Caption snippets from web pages
▼

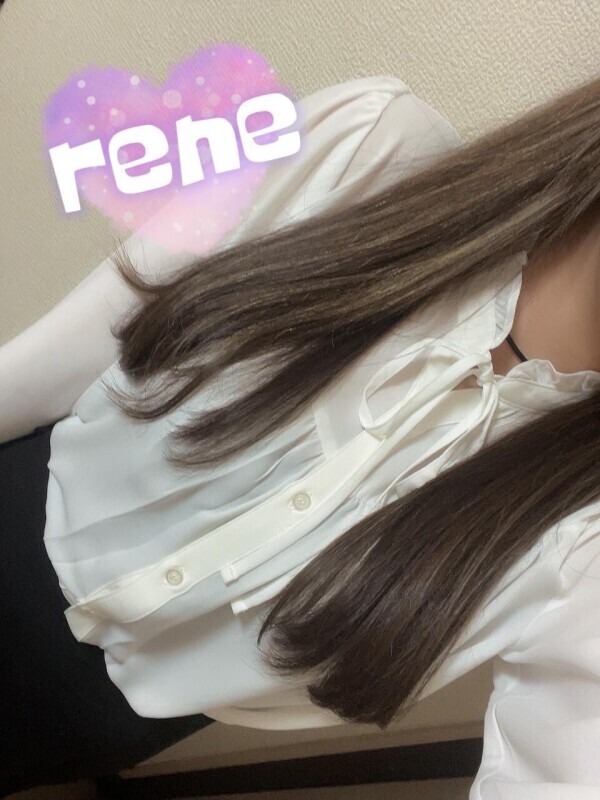 19時出勤♡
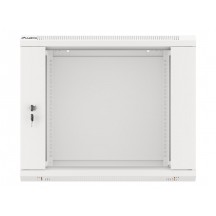 Cabinet Lanberg  WF01-6409-10S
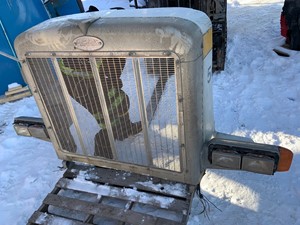 N/A   (Stock # 9156)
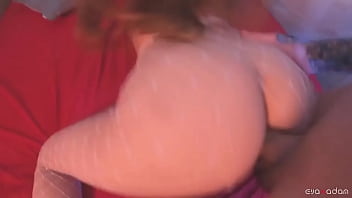 Minha Prima Lívia Dando O Cuzinho thumbnail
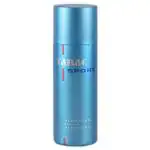 Tabac Sport Deodorant Spray 150 ml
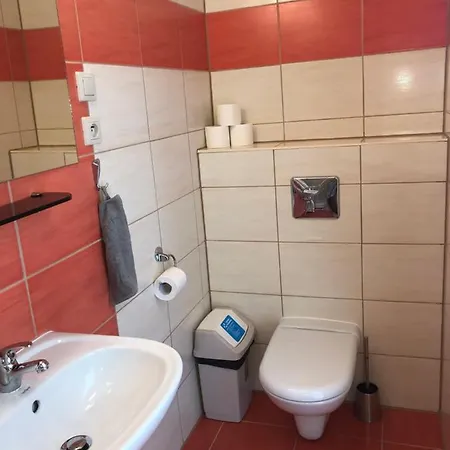 Prywatne I Joanna W Grzybowie *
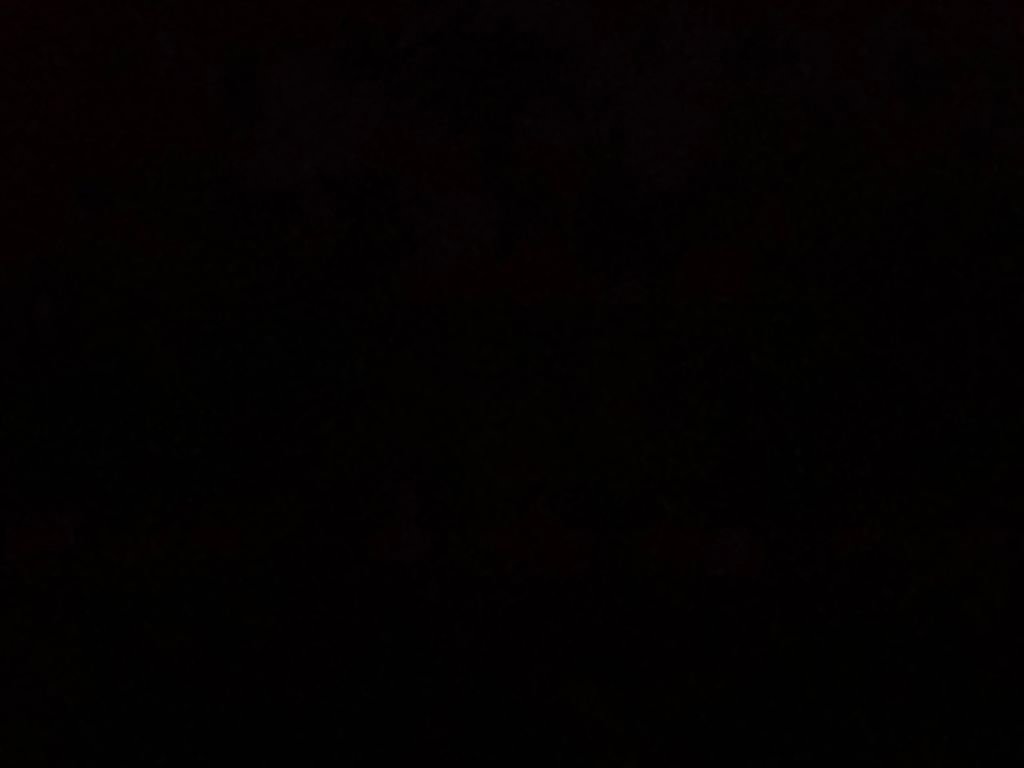 New 2026 Nissan Sentra SV w/ SV Convenience Package image 22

▲

### WRITTEN TASK
Give each line of the listing above as a string in a JSON list, leaving out the pictures and any blank lines.

### RESULT OF THE EXERCISE
[
  " 19時出勤♡",
  " Cabinet Lanberg  WF01-6409-10S",
  " N/A   (Stock # 9156)",
  " Minha Prima Lívia Dando O Cuzinho thumbnail",
  " Tabac Sport Deodorant Spray 150 ml",
  " Prywatne I Joanna W Grzybowie *",
  " New 2026 Nissan Sentra SV w/ SV Convenience Package image 22"
]